Mais voilà, cet été les plages françaises ont vu arriver un bien drôle d’apparat, que j’avoue n’avoir jamais vu avant.

Trois syllabes pour un vaste scandale.

Bur-ki-ni.

Je ne sais pas bien qui a trouvé le nom, mais ce serait un néologisme qui serait formé à partir de « bikini » et de « burqa ».

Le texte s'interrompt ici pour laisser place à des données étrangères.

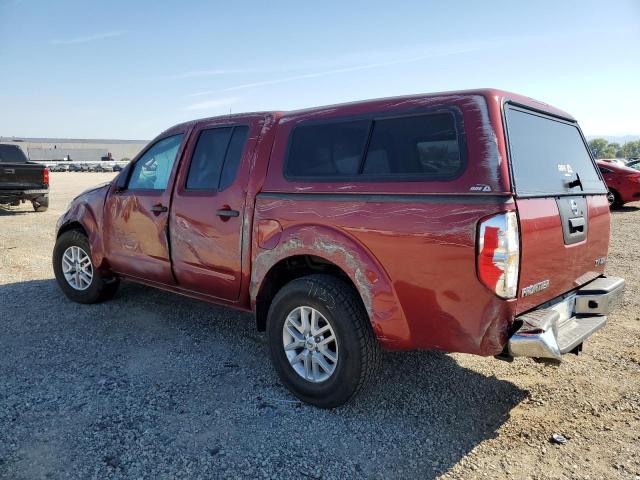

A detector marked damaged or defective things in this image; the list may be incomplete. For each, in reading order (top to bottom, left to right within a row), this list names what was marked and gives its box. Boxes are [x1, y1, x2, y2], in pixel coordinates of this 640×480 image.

dented rear bumper [508, 276, 624, 362]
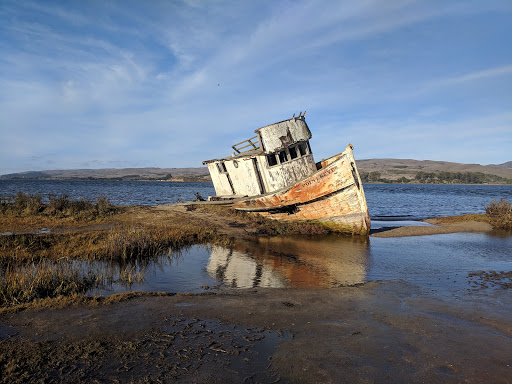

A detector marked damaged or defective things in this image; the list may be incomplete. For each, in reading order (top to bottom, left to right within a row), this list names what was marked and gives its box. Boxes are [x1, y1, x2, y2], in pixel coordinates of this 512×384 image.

rusty orange hull [230, 144, 370, 234]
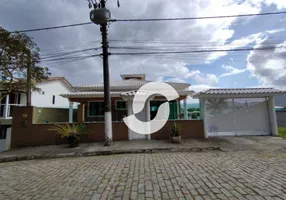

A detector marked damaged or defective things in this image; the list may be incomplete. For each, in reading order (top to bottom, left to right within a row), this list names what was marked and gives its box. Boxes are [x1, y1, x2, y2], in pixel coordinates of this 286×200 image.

paint-chipped pole [87, 0, 118, 145]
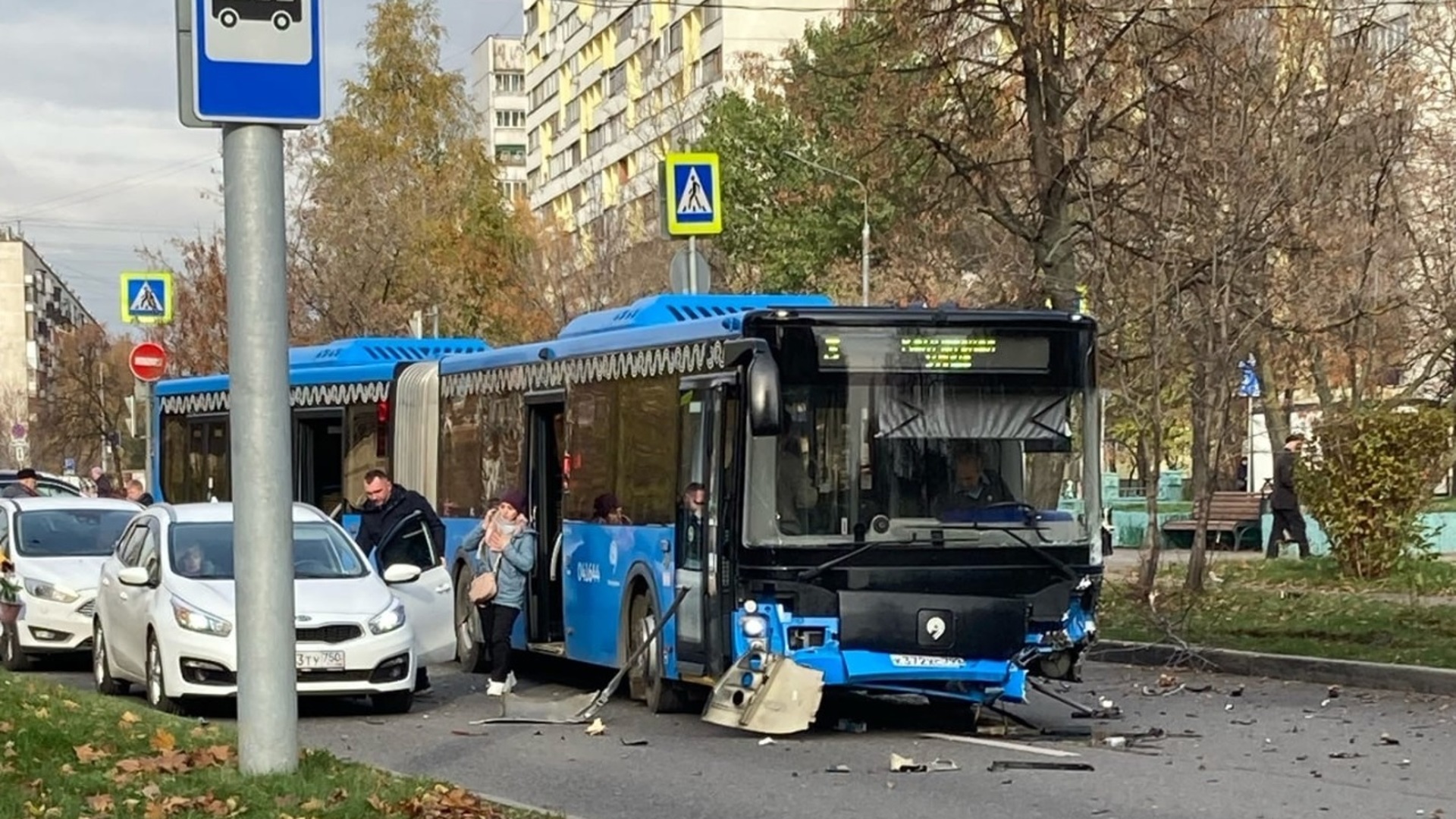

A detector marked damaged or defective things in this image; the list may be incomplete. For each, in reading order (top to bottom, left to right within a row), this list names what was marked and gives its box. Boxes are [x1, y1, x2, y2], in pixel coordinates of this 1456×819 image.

J’ai d’abord vu le scandale naître à Marseille, lorsqu’un parc aquatique voulait privatiser le lieu pour accueillir seulement des femmes portant le burkini. Ce n’est pas tant le fait de privatiser un lieu qui me pose problème, nous l’avons tous déjà fait pour des célébrations, pour des séminaires et autres réunions privées ou professionnelles. Seulement là, il s’agissait d’une motivation religieuse bien claire, visant si l’on va jusqu’au bout du raisonnement, à cantonner les femmes dans leur rôle de femme. Une tentatrice par définition qui se doit de rester pudique et humble face à l’homme. Un être qui ne sera et ne restera que la moitié d’un homme, mineure à vie.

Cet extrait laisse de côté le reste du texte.